9.5. Viewing Storage Node Alerts
- The JVM heap hits its maximum threshold and causes performance degradation.
- The storage node begins using too much disk space on its system.
- High heap usage, which can lead ot out of memory errors and performance degradation. A dampening rule is in place to prevent alerts for momentary memory spikes.
- High disk usage, which can lead to problems with compaction and other routine operations.Compaction operations are particularly important because compaction merges datafiles on the disk into a single disk file. This frees disk space and improves read performance.

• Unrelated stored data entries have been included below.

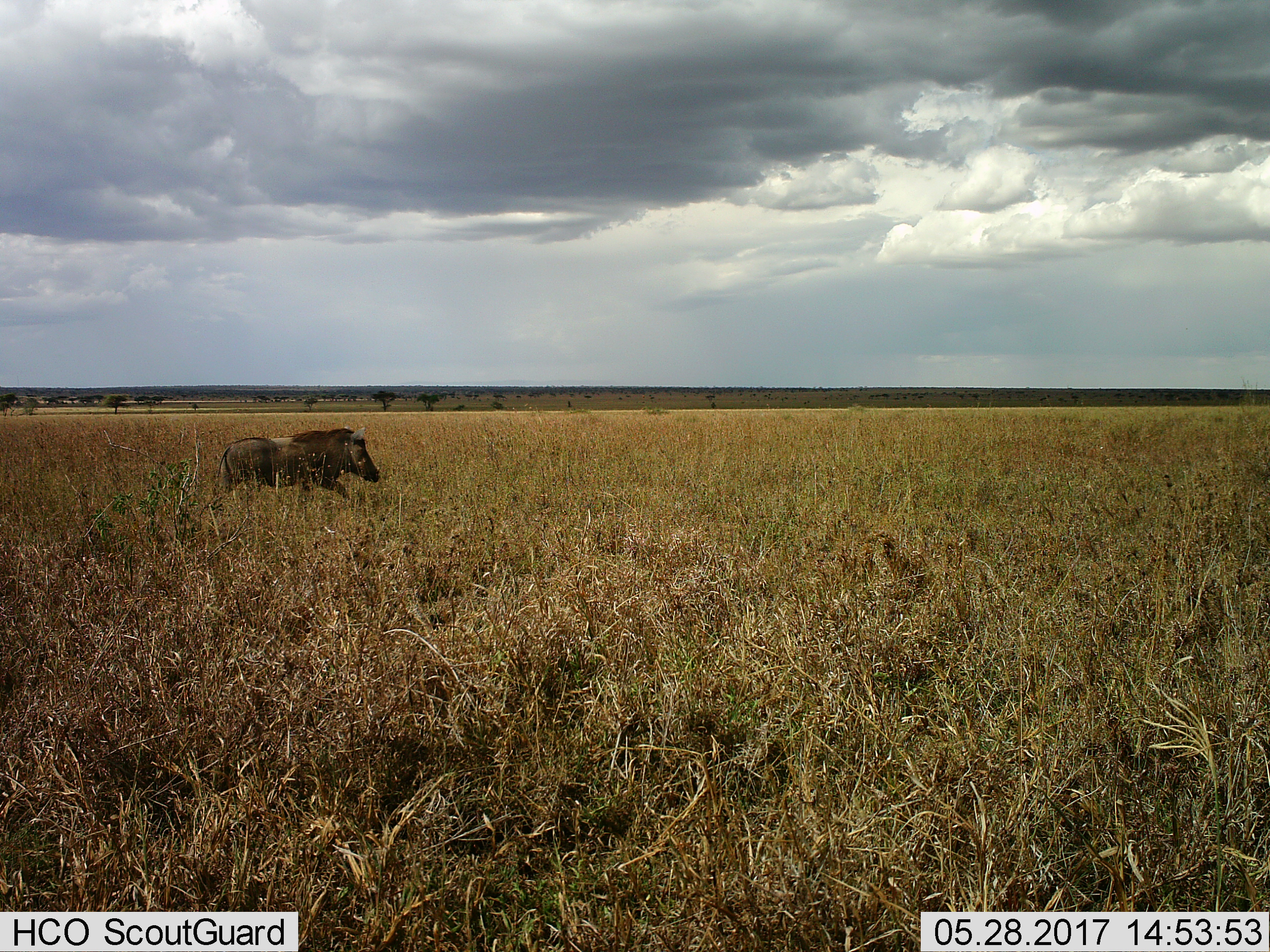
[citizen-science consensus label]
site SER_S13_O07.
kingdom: Animalia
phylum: Chordata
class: Mammalia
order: Artiodactyla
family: Suidae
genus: Phacochoerus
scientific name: Phacochoerus africanus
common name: warthog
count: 1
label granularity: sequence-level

If this operations fails, then performance can degrade.An alert is fired for high disk usage if any one of several conditions is met:
A dampening rule is in place to prevent alerts for momentary usage spikes.
- The size of the storage node data exceeds 50% of total disk space.

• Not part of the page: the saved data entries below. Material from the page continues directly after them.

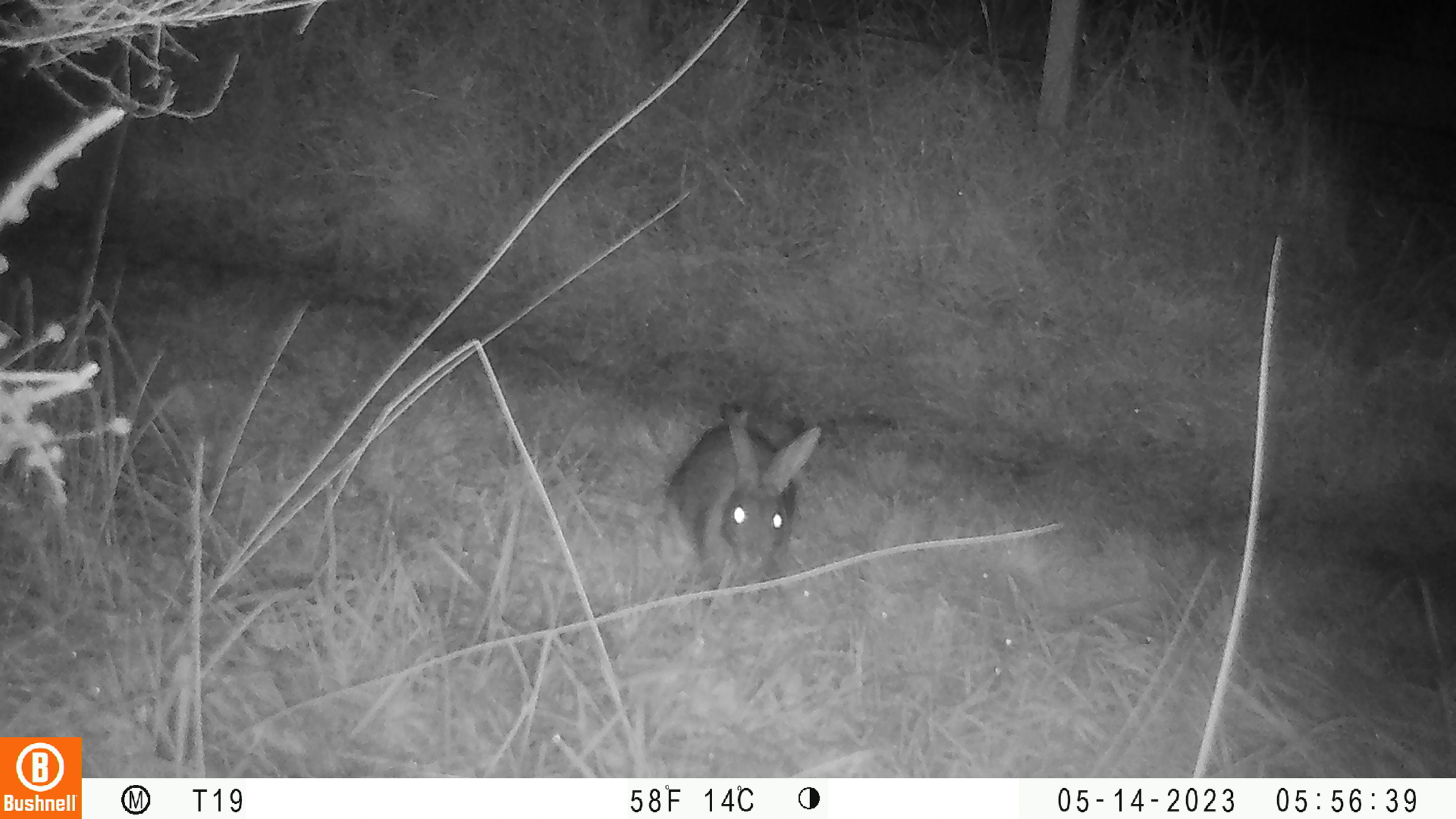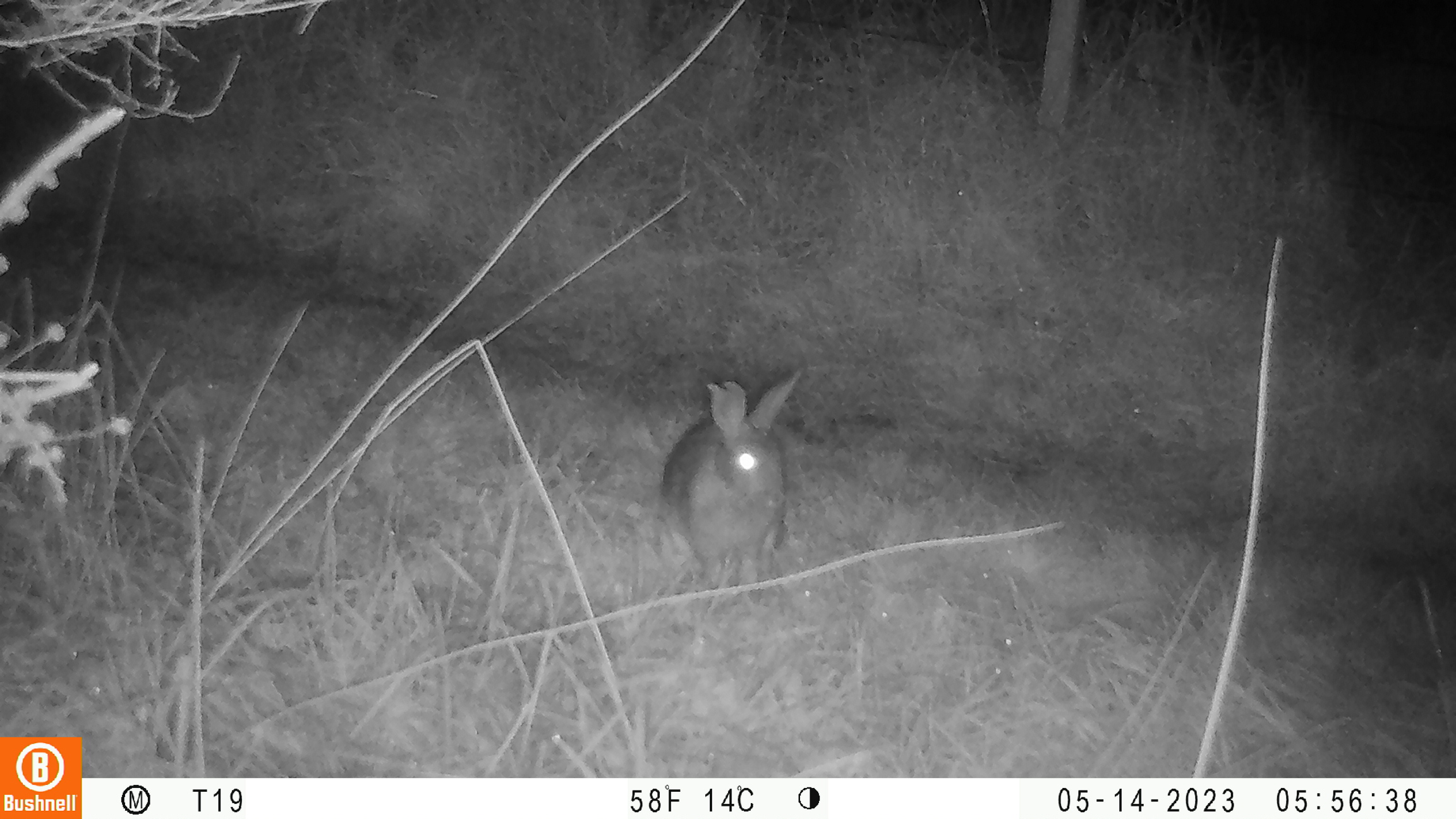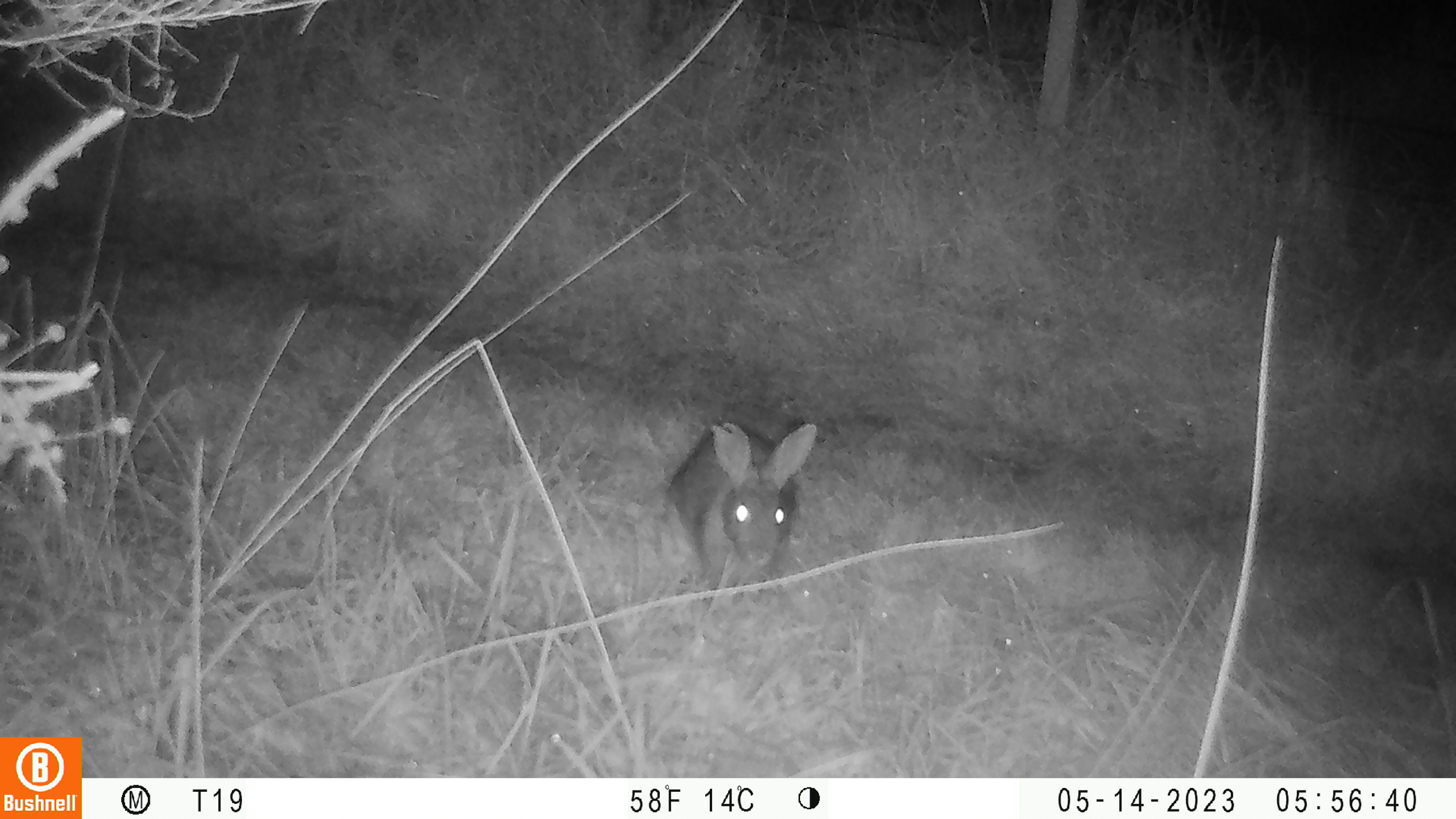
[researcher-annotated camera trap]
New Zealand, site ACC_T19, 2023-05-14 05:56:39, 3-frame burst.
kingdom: Animalia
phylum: Chordata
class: Mammalia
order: Lagomorpha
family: Leporidae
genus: Oryctolagus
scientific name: Oryctolagus cuniculus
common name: european rabbit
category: rabbit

- The overall amount of disk space used exceeds 75% of the total disk space (regardless of how much disk space the storage node is using).
- The ratio of free disk space to storage node data is less than 1.5. This is calculated by taking the amount of free disk space divided by the disk space used by the storage node. If there is 50MB of free space, and the storage node is using 35MB of disk, then the ratio is 50/35 or 1.42. That is too low and would trigger an alert.
- Snapshot failure, meaning a local routine backup operation has failed.
- Maintenance operation failure, meaning either a deploy or undeploy operation for a node failed. Any underlying causes, like an unavailable resource, can be addressed and then the operation can be re-run.
Table 9.1. Storage Resources for Alerts
|Alert||Parent Resource||Resource Type||Area to Address|
|High Heap Usage||Cassandra Server JVM||Memory Subsystem||Edit the heap sizes in the storge node JVM configuration|
|High Disk Usage||Database Management Services||Storage Service||Increase the disk space for the system hosting the node|
|Snapshot Failure||Database Management Services||Storage Service|
|Maintenance Operation Failure||Storage Node||Unavailable storage nodes in the cloud (which prevent updates)|
- Click the Administration tab in the top navigation bar.
- In the Topology area on the left, select the Storage Nodes item.
- The Nodes tab shows the number of unacknowledged alerts for each node.
- To view the list of alerts, open the Cluster Alerts tab.Every alert is listed with a description of the condition which triggered it, the affected resource, and the time of the alert.